Start of Excerpt provided
Re: problems with glm

Prof Brian Ripley
On Sun, 15 Jan 2006, Roland R Regoes wrote:

> I am sorry, I should have emphasized that: I really mean 'family =
> binomial(link="log")'.
>
> I am fitting infection data. Failure and success correspond to
> being infected or not. The probability of success (ie, not being
> infected in my context) is derived from a population model describing
> the interaction between hosts and parasites:
> P(not infected) = exp(-InfectionRate*ParasiteDose)

> 'ParasiteDose' corresponds to 'predictor'. I want to estimate the
> infection rate. Hence I need 'binomial(link="log")' and must set
> intercept=0.

Then your model is not appropriate for your data.  The only real evidence
is coming from the last two points which have approximately equal failure
rate yet differ by a factor of 5 in the predictor.  Also, your model
without intercept predicts probablilty one for the first case, and the
log link in R does not allow probability zero.  If we drop that case
(which contributes nothing to the model) we get

success <- c(12,11,14,14,11,13,11,12)
failure <- c(0,0,0,0,0,0,2,2)
predictor <- 80*5^(0:7)
glm(cbind(success,failure) ~ predictor+0,
            family = binomial(link="log"),
            control = glm.control(epsilon=1e-8,trace=TRUE,maxit=50))
End of Excerpt provided
Start of Supplied records
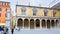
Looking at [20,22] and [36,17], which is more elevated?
[36,17]

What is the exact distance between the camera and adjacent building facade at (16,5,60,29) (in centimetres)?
1321

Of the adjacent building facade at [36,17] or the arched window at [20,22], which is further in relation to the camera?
the adjacent building facade at [36,17]

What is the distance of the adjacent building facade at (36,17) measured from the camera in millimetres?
13211

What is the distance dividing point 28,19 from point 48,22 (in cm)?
241

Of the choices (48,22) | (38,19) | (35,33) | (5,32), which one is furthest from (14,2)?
(5,32)

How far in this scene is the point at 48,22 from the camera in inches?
560

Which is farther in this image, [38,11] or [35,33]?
[38,11]

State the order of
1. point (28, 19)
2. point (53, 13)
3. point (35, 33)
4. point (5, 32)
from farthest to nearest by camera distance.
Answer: point (53, 13)
point (28, 19)
point (35, 33)
point (5, 32)

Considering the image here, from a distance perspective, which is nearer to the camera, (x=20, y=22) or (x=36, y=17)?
(x=20, y=22)

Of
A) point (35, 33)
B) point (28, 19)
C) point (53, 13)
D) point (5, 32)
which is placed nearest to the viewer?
point (5, 32)

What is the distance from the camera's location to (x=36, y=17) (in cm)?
1362

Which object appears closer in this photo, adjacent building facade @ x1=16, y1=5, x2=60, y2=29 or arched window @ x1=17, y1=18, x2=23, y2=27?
arched window @ x1=17, y1=18, x2=23, y2=27

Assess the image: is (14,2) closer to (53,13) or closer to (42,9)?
(42,9)

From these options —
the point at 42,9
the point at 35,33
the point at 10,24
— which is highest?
the point at 42,9
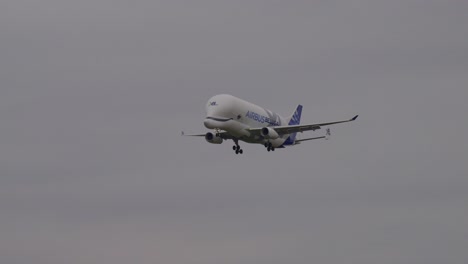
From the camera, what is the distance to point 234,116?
351 ft

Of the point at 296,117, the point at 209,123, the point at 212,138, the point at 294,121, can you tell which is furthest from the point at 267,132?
the point at 296,117

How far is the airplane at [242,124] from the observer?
4173 inches

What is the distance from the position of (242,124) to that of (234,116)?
1318 millimetres

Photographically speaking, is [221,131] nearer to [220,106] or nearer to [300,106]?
[220,106]

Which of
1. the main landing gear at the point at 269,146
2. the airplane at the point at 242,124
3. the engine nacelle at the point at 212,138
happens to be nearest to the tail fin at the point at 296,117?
the airplane at the point at 242,124

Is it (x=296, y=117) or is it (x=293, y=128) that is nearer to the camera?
(x=293, y=128)

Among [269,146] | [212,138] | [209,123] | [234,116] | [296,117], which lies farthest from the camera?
[296,117]

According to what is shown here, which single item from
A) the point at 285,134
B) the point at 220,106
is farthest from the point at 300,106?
the point at 220,106

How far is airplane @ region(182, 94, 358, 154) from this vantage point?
106 m

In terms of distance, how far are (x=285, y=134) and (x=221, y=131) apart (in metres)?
8.42

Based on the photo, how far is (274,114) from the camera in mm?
115438

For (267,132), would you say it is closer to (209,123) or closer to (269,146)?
(269,146)

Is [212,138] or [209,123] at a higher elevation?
[212,138]

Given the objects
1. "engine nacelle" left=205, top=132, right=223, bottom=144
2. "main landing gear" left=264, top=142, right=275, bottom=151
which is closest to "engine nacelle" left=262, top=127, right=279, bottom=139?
"main landing gear" left=264, top=142, right=275, bottom=151
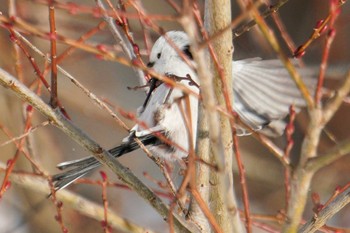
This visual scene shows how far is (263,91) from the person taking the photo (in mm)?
1744

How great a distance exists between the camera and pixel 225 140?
1265 mm

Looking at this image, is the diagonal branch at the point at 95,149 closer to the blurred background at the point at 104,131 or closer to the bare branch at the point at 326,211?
the bare branch at the point at 326,211

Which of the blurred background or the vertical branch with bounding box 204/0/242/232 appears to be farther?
the blurred background

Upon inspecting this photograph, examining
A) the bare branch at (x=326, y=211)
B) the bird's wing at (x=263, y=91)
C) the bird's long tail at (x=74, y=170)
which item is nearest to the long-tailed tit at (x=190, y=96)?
the bird's wing at (x=263, y=91)

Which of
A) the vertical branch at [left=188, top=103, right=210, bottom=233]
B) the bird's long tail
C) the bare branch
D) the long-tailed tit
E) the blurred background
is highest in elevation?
the blurred background

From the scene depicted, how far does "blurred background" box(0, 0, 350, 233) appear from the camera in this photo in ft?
9.56

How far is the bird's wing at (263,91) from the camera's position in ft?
5.62

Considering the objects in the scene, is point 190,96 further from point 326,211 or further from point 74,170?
point 326,211

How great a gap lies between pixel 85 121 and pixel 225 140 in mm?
2496

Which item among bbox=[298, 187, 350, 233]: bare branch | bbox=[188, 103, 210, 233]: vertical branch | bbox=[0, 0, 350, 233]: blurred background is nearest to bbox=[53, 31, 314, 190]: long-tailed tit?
bbox=[188, 103, 210, 233]: vertical branch

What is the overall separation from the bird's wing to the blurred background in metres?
0.86

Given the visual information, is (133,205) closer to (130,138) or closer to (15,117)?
(15,117)

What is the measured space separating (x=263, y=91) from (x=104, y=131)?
2053 mm

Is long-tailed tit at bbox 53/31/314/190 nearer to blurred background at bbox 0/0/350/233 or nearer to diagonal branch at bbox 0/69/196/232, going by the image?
diagonal branch at bbox 0/69/196/232
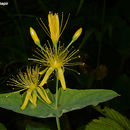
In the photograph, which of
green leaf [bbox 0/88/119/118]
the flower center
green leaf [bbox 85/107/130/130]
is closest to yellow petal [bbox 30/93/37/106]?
green leaf [bbox 0/88/119/118]

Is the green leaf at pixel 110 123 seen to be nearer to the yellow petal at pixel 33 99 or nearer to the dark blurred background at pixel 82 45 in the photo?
the dark blurred background at pixel 82 45

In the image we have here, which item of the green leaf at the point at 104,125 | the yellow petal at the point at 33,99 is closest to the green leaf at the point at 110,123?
the green leaf at the point at 104,125

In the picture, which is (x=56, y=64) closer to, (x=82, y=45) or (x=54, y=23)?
(x=54, y=23)

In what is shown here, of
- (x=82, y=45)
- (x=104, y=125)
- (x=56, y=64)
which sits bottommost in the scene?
(x=104, y=125)

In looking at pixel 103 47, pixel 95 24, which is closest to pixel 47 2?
pixel 95 24

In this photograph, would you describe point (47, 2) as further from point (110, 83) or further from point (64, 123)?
point (64, 123)

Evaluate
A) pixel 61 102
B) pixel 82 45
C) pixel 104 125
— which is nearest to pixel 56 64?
pixel 61 102
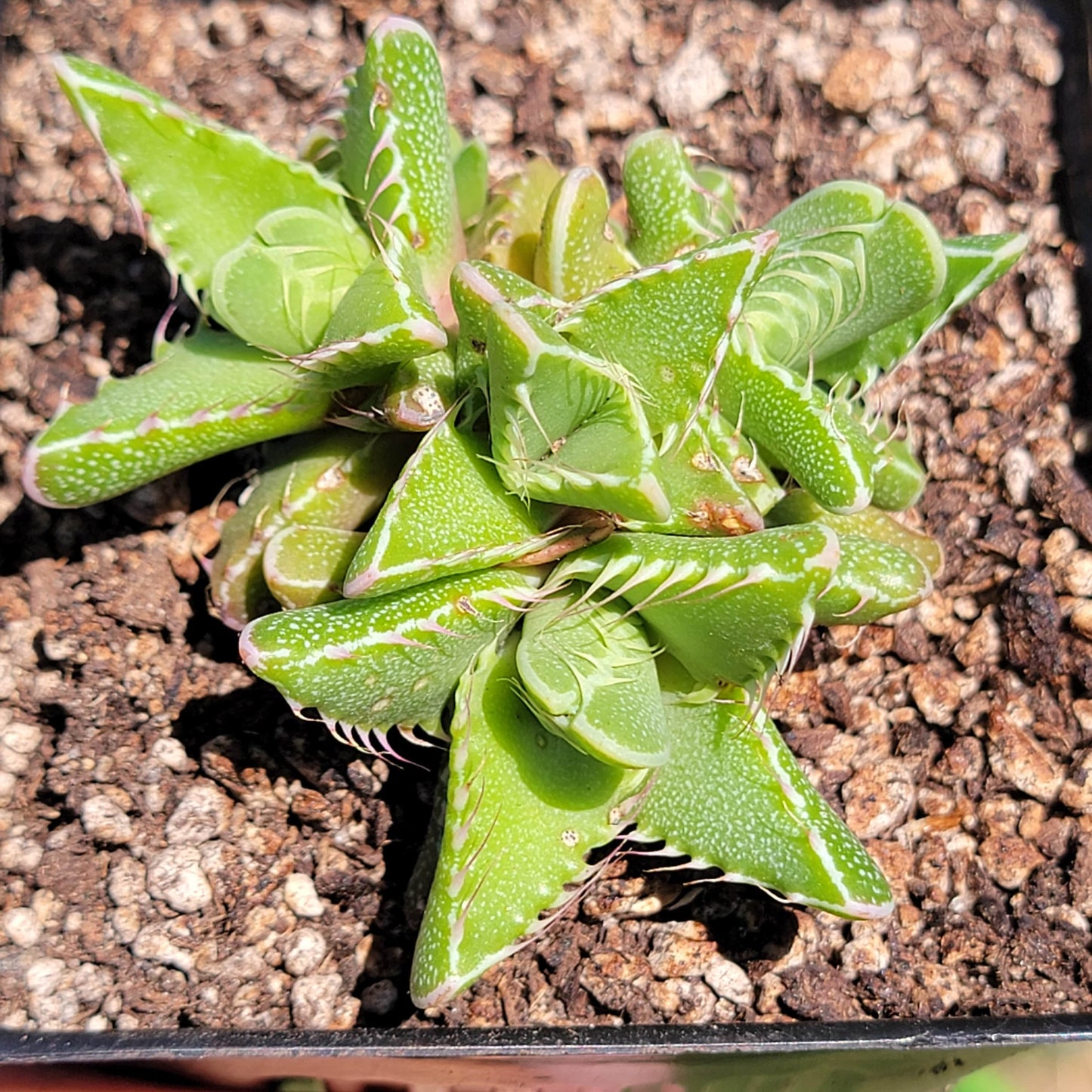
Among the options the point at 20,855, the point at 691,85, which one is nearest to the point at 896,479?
the point at 691,85

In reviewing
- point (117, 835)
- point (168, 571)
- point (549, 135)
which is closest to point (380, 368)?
point (168, 571)

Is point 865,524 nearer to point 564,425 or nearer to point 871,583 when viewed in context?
point 871,583

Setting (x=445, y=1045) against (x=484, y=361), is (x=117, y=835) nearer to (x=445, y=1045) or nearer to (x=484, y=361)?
(x=445, y=1045)

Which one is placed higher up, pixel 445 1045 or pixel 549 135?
pixel 549 135

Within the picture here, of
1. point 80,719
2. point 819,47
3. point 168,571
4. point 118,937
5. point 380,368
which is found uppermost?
point 819,47

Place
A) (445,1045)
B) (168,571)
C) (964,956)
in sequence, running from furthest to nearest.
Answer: (168,571), (964,956), (445,1045)

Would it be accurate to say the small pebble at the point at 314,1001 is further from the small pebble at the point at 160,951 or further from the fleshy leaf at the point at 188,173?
the fleshy leaf at the point at 188,173
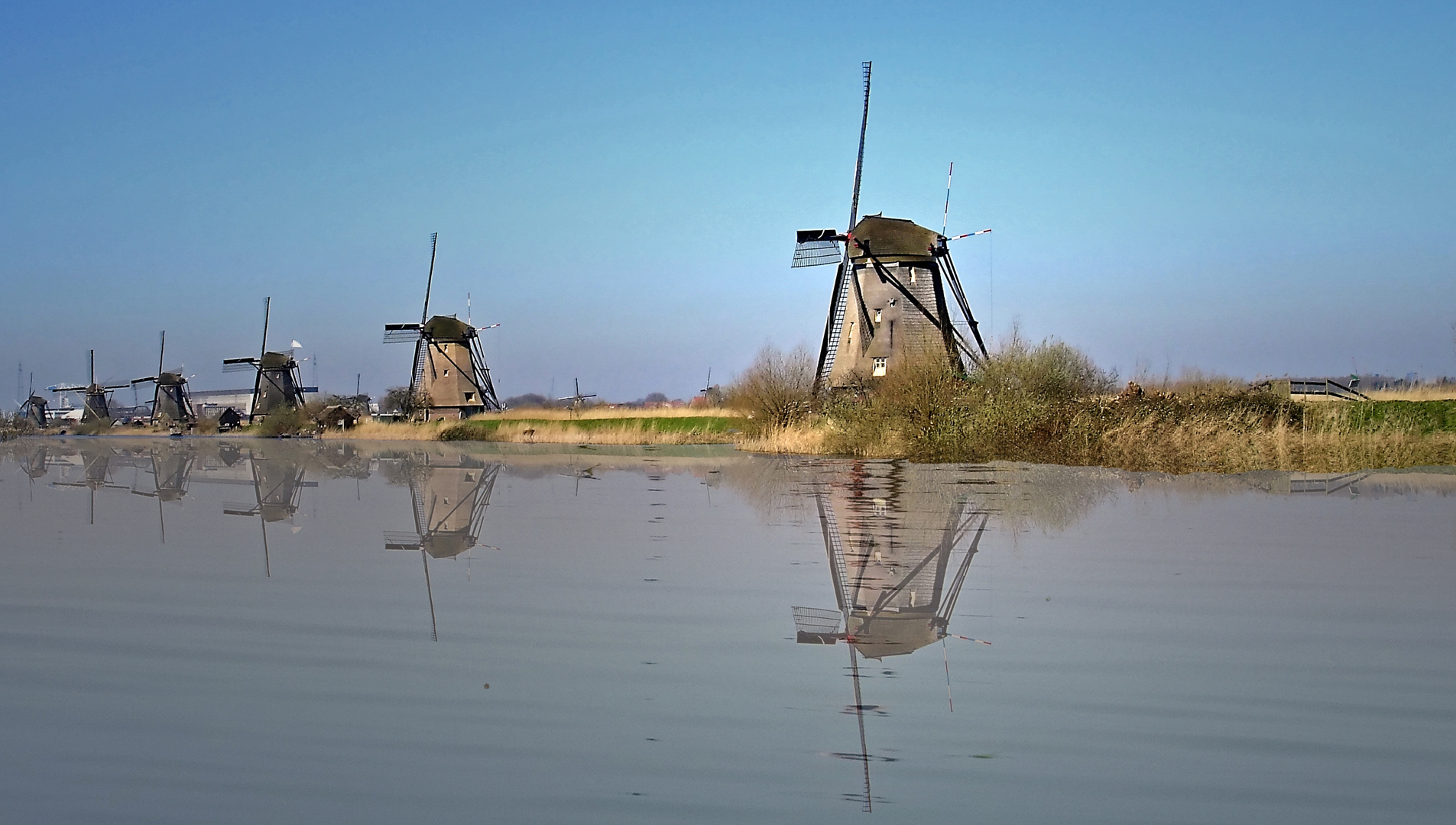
End of Supplied records
**Questions**
(a) Copy the stretch from "failure <- c(0,0,0,0,0,0,2,2)" through "control = glm.control(epsilon=1e-8,trace=TRUE,maxit=50))" in the glm forum reply, word for word.
(b) Pick up the glm forum reply where it stops, and keep writing from that point.

**Results by task**
(a)
failure <- c(0,0,0,0,0,0,2,2)
predictor <- 80*5^(0:7)
glm(cbind(success,failure) ~ predictor+0,
            family = binomial(link="log"),
            control = glm.control(epsilon=1e-8,trace=TRUE,maxit=50))

(b)
which works, albeit with an infinite null deviance (as the null model is
inappropriate).


> On Mon, Jan 16, 2006 at 12:16:09AM +1100, [hidden email] wrote:
>> Most of your problems seem to come from 'link = "log"' whereas you
>> probably mean 'link = logit' (which is the default.  Hence:
>>
>> ##########################################
>>> success <- c(13,12,11,14,14,11,13,11,12)
>>> failure <- c(0,0,0,0,0,0,0,2,2)
>>> predictor <- c(0,80*5^(0:7))
>>> glm(cbind(success,failure) ~ predictor,
>> +           family = binomial, #(link="log"),
>> +           control = glm.control(epsilon=1e-8,trace=TRUE,maxit=50))
>> Deviance = 7.621991 Iterations - 1
>> Deviance = 6.970934 Iterations - 2
>> Deviance = 6.941054 Iterations - 3
>> Deviance = 6.940945 Iterations - 4
>> Deviance = 6.940945 Iterations - 5
>>
>> Call:  glm(formula = cbind(success, failure) ~ predictor, family =
>> binomial,      control = glm.control(epsilon = 1e-08, trace = TRUE,
>> maxit = 50))
>>
>> Coefficients:
>> (Intercept)    predictor
>>   4.180e+00   -4.106e-07
>>
>> Degrees of Freedom: 8 Total (i.e. Null);  7 Residual
>> Null Deviance:      12.08
>> Residual Deviance: 6.941        AIC: 15.85

>> -----Original Message-----
>> From: [hidden email]
>> [mailto:[hidden email]] On Behalf Of Roland R Regoes
>> Sent: Sunday, 15 January 2006 11:04 PM
>> To: [hidden email]
>> Subject: [R] problems with glm
>>
>>
>> Dear R users,
>>
>>      I am having some problems with glm. The first is an error message
>> "subscript out of bounds". The second is the fact that reasonable
>> starting values are not accepted by the function.
>>
>>      To be more specific, here is an example:
>>
>>> success <- c(13,12,11,14,14,11,13,11,12)
>>> failure <- c(0,0,0,0,0,0,0,2,2)
>>> predictor <- c(0,80*5^(0:7))
>>> glm(cbind(success,failure) ~ predictor + 0,
>> +           family=binomial(link="log"),
>> +           control=glm.control(epsilon=1e-8,trace=TRUE,maxit=50))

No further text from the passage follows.